There are income requirements to determine if you quality for a Roth IRA. Single filers with a modified adjusted gross income (MAGI) of $112,000 or less can contribute up to $5,500 in the plan. Married couples filing jointly can each contribute the same amount on income of $178,000 or less. At greater amounts of income, in both categories, the benefit begins to phase out until you eventually become ineligible for the Roth IRA.
Couples filing separately will find it very difficult to contribute anything at all to the Roth IRA. The income limits for these people begin at $0 but phase out completely at $10,000.
There are other benefits to the Roth that may influence your decision to open one:
• Flexibility: Contributions can be withdrawn at any time without penalty or interest with a few exceptions. Generally you must hold the Roth for a minimum of five years and be 59 1/2 to withdraw growth without taxes and penalties. Some of the exceptions are: death or disability of the contributor, and first home purchases.
• No Requirement Minimum Distributions (RMD’s): Unlike Traditional IRA’s, RMD’s in a Roth IRA are not mandatory. Your money can continue to grow and be passed on to your heirs. The heirs pay no income tax on the money but they will have to take distributions during their lives.
• Savings: If you work and contribute to an employer plan such as a 401(k) or 403(b), you can still contribute to a Roth IRA. As long as you stay under the set income limits you can continue to contribute money.
The date to contribute money to the Roth for the prior year is the April 15th deadline for your income taxes. However, if you file an extension on your tax return you can’t delay your Roth contribution until then. This means if you are getting a large tax refund, you can contribute some of that money into a Roth IRA for the previous year!

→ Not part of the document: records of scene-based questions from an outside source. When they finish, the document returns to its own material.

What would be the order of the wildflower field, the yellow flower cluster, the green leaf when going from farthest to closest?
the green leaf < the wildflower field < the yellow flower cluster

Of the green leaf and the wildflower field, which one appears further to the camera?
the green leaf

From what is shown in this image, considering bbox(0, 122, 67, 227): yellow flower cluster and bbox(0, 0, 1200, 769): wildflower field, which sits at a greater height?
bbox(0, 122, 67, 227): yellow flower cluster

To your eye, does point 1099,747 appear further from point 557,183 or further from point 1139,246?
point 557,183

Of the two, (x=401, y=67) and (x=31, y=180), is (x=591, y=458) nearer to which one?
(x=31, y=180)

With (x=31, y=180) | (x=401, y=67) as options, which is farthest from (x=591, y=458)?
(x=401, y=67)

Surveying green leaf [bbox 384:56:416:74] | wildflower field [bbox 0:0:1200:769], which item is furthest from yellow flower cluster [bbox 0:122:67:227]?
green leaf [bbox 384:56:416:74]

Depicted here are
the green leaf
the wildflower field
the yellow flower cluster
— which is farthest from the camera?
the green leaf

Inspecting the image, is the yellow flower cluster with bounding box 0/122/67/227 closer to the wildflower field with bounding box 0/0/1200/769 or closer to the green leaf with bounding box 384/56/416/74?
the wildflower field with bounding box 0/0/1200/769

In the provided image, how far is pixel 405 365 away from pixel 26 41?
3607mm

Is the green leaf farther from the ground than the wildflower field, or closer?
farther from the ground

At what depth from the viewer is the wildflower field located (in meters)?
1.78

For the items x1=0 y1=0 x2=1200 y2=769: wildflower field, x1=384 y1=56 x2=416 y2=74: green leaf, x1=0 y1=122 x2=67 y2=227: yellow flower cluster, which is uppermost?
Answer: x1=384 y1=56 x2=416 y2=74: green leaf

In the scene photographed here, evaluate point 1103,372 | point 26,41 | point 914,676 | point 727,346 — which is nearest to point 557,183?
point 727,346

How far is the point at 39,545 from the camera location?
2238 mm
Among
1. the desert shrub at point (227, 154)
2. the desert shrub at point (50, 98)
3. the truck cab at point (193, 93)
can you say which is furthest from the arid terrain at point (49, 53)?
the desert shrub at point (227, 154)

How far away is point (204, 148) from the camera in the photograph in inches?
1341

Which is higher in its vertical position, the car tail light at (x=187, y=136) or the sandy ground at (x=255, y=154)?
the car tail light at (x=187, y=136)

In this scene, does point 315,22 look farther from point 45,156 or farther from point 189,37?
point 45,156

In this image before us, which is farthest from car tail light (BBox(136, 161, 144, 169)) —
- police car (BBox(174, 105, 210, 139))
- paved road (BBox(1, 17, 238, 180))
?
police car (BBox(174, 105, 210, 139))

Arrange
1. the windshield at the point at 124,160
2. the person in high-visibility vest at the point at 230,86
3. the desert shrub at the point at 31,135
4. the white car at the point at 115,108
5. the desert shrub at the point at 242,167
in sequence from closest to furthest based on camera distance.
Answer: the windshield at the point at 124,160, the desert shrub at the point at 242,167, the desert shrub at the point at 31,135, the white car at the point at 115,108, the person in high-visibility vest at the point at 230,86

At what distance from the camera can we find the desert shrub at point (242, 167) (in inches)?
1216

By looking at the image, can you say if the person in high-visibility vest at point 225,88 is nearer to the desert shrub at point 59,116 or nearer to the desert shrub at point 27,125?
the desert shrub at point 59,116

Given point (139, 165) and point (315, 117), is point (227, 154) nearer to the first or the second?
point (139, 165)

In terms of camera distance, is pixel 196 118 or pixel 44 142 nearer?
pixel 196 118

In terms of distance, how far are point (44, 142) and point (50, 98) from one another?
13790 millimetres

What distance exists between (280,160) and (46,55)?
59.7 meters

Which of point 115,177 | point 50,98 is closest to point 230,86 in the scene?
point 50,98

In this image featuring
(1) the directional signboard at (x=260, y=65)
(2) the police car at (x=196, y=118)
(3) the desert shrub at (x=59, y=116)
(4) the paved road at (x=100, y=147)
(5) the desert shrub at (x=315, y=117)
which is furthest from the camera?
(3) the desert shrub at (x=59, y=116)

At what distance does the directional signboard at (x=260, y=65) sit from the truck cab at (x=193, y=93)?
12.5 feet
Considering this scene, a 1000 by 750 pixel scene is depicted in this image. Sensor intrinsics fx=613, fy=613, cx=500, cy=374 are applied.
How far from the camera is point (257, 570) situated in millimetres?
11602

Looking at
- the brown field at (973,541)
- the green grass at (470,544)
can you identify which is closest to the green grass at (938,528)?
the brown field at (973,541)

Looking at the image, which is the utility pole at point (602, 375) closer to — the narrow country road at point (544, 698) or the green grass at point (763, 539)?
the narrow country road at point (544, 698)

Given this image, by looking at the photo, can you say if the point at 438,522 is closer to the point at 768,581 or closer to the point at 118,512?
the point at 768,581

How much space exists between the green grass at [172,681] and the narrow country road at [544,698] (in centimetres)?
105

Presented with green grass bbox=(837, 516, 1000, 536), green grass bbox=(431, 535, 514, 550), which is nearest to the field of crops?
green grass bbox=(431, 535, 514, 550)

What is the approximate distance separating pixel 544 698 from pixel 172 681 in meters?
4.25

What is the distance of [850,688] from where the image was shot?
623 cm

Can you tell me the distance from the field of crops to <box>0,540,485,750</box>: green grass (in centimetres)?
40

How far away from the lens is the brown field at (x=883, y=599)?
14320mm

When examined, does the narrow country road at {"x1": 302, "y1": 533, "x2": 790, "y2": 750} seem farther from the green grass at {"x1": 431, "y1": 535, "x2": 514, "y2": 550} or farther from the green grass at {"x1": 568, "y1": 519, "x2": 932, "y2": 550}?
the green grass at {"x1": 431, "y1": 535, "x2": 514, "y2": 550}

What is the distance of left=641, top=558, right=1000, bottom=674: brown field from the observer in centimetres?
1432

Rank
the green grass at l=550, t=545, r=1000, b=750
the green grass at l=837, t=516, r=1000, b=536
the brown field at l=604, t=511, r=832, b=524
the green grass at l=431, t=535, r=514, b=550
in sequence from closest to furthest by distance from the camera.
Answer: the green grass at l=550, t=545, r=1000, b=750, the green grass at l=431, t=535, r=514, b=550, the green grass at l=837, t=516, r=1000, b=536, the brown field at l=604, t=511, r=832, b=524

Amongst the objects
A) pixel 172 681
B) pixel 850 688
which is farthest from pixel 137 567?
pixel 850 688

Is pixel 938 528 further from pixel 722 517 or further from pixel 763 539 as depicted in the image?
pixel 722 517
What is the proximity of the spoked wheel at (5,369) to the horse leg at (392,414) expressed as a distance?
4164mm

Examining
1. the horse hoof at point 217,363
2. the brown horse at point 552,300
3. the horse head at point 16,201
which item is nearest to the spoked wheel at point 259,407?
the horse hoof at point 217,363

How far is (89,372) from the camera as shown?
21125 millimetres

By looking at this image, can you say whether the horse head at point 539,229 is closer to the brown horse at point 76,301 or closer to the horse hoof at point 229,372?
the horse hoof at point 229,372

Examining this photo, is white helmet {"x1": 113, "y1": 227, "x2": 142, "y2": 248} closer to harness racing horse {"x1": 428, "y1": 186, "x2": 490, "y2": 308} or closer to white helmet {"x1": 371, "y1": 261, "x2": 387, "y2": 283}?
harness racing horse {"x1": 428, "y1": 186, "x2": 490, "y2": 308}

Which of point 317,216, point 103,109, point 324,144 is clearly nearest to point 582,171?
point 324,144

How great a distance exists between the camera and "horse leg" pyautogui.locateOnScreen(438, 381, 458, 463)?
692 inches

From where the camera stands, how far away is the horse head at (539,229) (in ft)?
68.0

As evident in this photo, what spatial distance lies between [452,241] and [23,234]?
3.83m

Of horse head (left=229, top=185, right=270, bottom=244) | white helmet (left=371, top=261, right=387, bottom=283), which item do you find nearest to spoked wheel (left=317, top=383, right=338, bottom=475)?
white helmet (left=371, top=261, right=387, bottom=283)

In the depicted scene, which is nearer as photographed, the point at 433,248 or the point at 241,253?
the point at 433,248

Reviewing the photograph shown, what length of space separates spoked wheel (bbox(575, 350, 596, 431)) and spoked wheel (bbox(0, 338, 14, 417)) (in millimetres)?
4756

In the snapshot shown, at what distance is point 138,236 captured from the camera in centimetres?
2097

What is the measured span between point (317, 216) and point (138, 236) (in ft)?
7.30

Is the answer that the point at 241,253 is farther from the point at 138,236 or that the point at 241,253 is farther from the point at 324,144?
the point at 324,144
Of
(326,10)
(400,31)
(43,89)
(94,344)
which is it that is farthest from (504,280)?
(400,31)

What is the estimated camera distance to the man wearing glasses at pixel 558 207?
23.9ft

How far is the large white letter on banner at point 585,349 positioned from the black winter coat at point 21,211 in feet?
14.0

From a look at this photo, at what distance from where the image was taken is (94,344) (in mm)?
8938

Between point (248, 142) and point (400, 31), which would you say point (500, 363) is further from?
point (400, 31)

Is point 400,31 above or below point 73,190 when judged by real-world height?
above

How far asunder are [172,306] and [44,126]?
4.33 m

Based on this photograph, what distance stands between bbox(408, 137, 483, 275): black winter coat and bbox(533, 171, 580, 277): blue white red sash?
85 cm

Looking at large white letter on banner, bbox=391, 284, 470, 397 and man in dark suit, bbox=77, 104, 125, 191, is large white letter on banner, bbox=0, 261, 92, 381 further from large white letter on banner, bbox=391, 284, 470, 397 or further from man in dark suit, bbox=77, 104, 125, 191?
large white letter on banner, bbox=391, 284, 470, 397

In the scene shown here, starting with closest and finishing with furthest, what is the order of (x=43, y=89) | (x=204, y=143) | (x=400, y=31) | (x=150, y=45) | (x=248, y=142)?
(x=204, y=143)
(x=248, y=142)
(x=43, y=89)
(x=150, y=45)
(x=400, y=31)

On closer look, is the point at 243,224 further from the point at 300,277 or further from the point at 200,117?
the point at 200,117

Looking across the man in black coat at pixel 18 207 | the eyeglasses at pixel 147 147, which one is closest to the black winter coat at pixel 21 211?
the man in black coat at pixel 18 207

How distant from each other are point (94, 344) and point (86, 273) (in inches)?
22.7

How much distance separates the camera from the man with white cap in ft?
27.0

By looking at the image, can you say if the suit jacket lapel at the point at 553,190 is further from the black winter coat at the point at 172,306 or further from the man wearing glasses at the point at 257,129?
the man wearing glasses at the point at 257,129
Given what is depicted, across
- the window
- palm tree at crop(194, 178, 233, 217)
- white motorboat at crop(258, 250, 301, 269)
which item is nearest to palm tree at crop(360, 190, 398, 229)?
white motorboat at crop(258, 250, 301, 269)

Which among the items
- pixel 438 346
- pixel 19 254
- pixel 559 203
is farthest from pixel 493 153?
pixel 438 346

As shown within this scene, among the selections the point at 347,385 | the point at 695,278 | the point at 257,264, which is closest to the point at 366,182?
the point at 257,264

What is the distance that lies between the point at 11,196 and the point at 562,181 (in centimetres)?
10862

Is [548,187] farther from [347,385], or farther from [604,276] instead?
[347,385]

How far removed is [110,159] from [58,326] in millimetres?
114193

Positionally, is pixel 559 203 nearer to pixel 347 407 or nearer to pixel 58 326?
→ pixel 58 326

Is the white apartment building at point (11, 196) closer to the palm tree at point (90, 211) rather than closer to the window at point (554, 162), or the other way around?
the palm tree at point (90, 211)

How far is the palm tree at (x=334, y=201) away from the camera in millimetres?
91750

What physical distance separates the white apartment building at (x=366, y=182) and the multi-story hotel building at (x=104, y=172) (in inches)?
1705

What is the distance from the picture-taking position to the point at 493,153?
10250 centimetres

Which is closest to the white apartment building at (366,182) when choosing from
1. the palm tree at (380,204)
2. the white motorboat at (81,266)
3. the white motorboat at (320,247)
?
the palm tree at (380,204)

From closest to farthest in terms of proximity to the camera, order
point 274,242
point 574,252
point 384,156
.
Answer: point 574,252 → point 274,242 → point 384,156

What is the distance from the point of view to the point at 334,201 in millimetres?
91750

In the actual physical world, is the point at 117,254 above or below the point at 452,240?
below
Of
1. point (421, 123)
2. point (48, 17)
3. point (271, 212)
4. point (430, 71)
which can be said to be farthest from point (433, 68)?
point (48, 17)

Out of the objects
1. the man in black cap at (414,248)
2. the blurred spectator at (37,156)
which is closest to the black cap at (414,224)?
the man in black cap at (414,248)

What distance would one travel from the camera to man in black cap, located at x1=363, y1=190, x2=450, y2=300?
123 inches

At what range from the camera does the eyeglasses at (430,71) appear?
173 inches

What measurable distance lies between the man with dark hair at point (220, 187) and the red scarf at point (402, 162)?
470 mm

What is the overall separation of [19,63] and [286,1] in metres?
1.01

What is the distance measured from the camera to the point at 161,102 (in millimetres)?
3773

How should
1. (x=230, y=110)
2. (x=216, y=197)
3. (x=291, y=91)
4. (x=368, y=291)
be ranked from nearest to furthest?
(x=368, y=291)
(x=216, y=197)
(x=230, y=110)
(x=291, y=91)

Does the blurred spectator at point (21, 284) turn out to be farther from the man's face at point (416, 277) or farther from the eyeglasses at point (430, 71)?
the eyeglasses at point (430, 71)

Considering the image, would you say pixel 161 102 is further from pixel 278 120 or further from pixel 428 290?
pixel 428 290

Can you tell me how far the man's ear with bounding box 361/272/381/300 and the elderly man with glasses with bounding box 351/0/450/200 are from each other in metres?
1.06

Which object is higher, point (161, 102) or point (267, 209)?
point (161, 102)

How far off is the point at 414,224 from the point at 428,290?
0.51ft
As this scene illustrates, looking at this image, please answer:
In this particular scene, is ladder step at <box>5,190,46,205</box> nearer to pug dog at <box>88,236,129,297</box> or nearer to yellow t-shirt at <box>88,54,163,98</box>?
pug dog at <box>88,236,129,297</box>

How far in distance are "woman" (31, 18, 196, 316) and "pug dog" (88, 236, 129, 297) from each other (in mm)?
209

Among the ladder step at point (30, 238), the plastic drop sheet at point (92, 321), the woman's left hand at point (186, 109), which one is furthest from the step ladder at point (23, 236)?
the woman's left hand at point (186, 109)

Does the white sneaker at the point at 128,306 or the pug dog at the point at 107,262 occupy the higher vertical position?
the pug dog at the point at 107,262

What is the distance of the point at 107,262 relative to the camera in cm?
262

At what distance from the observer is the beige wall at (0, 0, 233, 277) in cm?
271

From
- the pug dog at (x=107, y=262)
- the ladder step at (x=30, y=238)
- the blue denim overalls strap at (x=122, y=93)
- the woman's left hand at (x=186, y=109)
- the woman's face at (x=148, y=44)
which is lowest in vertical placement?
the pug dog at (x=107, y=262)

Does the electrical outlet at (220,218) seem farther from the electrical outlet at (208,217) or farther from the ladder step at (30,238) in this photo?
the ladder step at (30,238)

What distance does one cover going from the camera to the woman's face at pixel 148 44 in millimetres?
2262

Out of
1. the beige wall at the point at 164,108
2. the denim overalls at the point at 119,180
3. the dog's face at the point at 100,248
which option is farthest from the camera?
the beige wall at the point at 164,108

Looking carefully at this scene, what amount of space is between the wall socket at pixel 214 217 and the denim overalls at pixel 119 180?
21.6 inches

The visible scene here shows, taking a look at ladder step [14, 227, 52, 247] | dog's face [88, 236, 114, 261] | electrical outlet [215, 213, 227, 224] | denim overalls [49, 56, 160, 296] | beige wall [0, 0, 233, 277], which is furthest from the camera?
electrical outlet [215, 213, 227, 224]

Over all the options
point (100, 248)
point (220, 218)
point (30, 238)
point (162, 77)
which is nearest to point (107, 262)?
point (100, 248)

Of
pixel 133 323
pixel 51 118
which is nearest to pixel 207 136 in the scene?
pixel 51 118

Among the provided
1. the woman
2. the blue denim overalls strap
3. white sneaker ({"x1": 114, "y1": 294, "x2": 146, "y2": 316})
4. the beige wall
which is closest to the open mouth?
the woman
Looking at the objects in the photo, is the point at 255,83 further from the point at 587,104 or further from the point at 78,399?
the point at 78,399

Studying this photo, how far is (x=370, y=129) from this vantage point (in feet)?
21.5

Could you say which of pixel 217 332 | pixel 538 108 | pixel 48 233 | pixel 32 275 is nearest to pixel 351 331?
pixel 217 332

A Roth IRA is a valuable tool when thinking about retirement. It especially makes sense if you think your tax rate in retirement will be greater than your current tax rate. They also make sense for younger workers while their income is lower. The initial tax deduction won’t be missed and your money will grow tax free for decades. A Roth can also be used to lower your tax bite in retirement, or if you want to leave money to your heirs tax free.
Whatever your reason, a Roth IRA is a financial vehicle that should be looked into for your retirement planning. As with any financial planning, enlisting the services of a competent financial planner will give you peace of mind and help you to make better and more informed decisions.